By default, the dubbing tool also adds translated subtitles that match the new dubbed audio. You can edit these subtitles as you normally would, adjusting style, size, placement, etc. You can also remove them if you only want the dubbed audio. 

To do so, simply right click on the subtitle layer and then click “Delete row.” This will not remove the dubbed audio, only the subtitles.

Because the AI-dubbing is built right into Kapwing’s studio editor, you can make any other edits to your video that you like all in one place.

Choosing an in-house SME to lead the project

So, Kapwing is taking care of translating and dubbing the videos. But localization isn’t just translation.

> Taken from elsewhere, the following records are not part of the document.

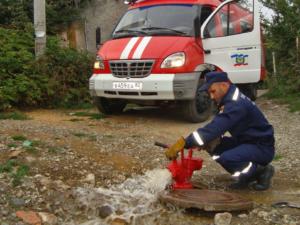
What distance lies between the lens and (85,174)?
5.61 meters

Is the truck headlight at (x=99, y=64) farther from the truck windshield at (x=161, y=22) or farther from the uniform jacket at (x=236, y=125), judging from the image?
the uniform jacket at (x=236, y=125)

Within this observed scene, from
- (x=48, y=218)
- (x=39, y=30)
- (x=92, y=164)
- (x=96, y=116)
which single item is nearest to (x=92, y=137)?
(x=92, y=164)

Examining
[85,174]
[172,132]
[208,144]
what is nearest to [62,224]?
[85,174]

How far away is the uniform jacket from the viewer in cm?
496

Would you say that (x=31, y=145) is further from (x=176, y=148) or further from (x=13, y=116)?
(x=13, y=116)

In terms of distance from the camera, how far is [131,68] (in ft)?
28.5

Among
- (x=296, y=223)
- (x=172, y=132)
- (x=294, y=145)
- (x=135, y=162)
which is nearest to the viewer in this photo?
(x=296, y=223)

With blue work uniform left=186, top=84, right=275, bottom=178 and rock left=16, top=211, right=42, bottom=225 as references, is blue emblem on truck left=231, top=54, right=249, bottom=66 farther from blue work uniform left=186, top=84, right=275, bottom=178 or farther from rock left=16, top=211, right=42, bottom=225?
rock left=16, top=211, right=42, bottom=225

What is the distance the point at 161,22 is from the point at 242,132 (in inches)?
171

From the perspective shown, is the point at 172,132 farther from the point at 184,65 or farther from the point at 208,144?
the point at 208,144

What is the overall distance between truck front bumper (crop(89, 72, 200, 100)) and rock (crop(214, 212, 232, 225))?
4.09 m

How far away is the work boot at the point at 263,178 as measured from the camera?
546cm

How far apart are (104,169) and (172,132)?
274 centimetres

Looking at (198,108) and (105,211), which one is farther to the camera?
(198,108)
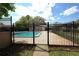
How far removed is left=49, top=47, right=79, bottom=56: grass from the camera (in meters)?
6.84

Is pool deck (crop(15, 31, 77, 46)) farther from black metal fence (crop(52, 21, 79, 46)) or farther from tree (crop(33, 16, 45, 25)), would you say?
tree (crop(33, 16, 45, 25))

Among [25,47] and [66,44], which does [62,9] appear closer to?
[66,44]

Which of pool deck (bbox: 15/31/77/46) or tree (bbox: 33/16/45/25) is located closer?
tree (bbox: 33/16/45/25)

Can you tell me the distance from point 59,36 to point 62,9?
107 centimetres

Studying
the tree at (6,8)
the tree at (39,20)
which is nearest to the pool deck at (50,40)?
the tree at (39,20)

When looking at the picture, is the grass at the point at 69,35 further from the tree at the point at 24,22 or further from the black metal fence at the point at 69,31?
the tree at the point at 24,22

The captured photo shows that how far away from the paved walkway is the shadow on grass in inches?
5.8

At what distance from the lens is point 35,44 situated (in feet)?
24.0

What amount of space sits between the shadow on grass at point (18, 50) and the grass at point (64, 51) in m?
0.73

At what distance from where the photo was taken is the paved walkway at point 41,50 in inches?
267

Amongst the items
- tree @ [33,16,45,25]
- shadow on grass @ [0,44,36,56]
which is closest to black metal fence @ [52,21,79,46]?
tree @ [33,16,45,25]

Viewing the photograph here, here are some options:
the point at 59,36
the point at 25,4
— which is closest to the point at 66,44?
the point at 59,36

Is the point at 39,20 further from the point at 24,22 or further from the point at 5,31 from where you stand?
the point at 5,31

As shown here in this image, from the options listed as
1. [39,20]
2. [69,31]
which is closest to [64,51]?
[69,31]
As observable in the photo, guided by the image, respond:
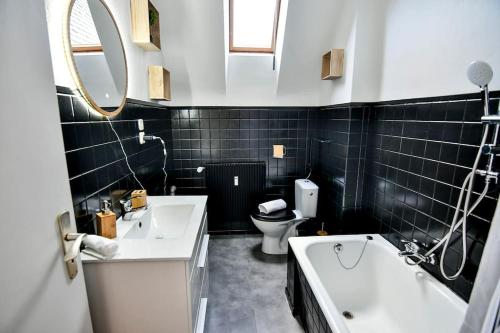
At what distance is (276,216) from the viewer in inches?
96.9

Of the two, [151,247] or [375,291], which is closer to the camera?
[151,247]

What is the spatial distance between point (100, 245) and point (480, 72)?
1.67 metres

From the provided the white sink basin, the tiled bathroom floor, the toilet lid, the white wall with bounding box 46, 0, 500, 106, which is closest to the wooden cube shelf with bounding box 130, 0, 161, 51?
the white wall with bounding box 46, 0, 500, 106

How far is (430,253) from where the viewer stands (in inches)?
55.1

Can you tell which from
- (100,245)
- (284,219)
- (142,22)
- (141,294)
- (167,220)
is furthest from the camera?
(284,219)

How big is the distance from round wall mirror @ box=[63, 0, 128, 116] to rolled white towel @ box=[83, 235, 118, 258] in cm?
65

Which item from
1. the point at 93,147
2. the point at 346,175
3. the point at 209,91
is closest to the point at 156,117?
the point at 209,91

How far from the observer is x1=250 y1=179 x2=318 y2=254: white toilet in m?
2.46

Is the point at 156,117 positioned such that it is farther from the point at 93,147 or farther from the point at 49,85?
the point at 49,85

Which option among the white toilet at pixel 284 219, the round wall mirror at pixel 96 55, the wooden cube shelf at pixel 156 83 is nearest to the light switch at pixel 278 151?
the white toilet at pixel 284 219

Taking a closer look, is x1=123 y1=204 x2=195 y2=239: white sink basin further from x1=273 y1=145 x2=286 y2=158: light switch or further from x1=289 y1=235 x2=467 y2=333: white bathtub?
x1=273 y1=145 x2=286 y2=158: light switch

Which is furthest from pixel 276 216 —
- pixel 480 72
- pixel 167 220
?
pixel 480 72

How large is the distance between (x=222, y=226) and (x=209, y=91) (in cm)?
158

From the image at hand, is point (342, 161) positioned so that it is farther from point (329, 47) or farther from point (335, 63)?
point (329, 47)
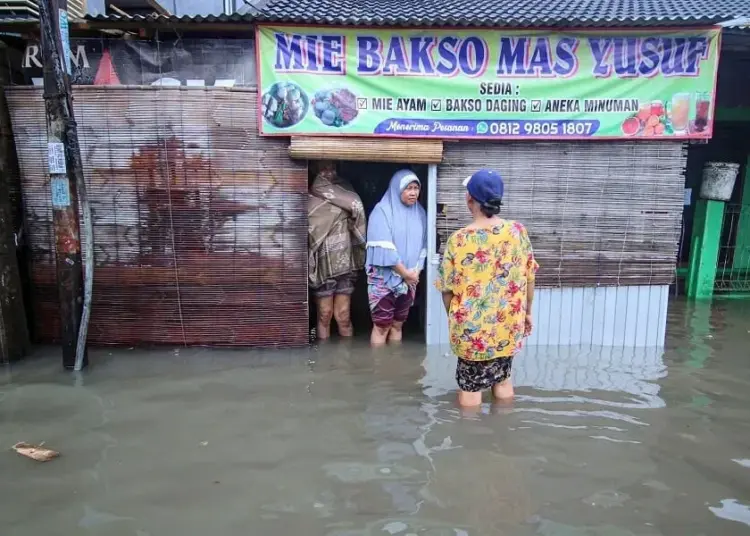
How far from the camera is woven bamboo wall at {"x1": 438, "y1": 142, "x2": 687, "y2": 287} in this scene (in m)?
5.50

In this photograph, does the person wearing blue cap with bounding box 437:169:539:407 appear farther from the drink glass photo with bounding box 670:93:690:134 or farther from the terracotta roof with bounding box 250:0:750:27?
the drink glass photo with bounding box 670:93:690:134

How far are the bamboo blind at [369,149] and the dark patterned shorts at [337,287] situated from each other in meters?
1.24

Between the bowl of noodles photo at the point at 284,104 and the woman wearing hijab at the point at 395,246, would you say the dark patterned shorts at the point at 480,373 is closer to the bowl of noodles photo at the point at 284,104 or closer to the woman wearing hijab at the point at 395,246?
the woman wearing hijab at the point at 395,246

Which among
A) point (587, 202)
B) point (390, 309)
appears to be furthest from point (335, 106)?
point (587, 202)

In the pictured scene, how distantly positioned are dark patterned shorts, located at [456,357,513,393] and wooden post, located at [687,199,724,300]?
5075 mm

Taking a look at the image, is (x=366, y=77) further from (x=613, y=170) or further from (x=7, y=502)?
(x=7, y=502)

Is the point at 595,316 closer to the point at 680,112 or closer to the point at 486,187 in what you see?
the point at 680,112

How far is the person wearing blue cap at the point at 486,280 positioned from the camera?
3.71 metres

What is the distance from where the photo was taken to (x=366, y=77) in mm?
5266

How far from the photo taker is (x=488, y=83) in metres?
5.31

That’s why we also have Katherine Mayer, Product Manager and resident Spanish speaker here at Kapwing, leading the project. Katherine does a lot of the hands-on localization work necessary to adapt our videos for Spanish-speaking viewers, like:

  • Translating the banner art for the channel 
  • Updating the thumbnails
  • Translating and editing video descriptions
  • Making sure on-screen text in the videos gets translated
  • And checking any automated translations for accuracy

While the Kapwing en Español channel is still very much an ongoing experiment, we’ve learned a lot about the localization process and how teams like ours can make the most out of their existing content for new audiences.

Start small, but start localizing

There is no better way to grow market share in key regions than localizing your most important content. But you don't have to start with an expensive, complicated, or done-by-hand process.

It's likely better to start with smart AI-powered tools to test and experiment while you're learning the ropes. In fact, the gold star standard for video localization seems to be pairing tools you trust with human checks and balances to ensure a great experience for your viewers—no matter what language they speak.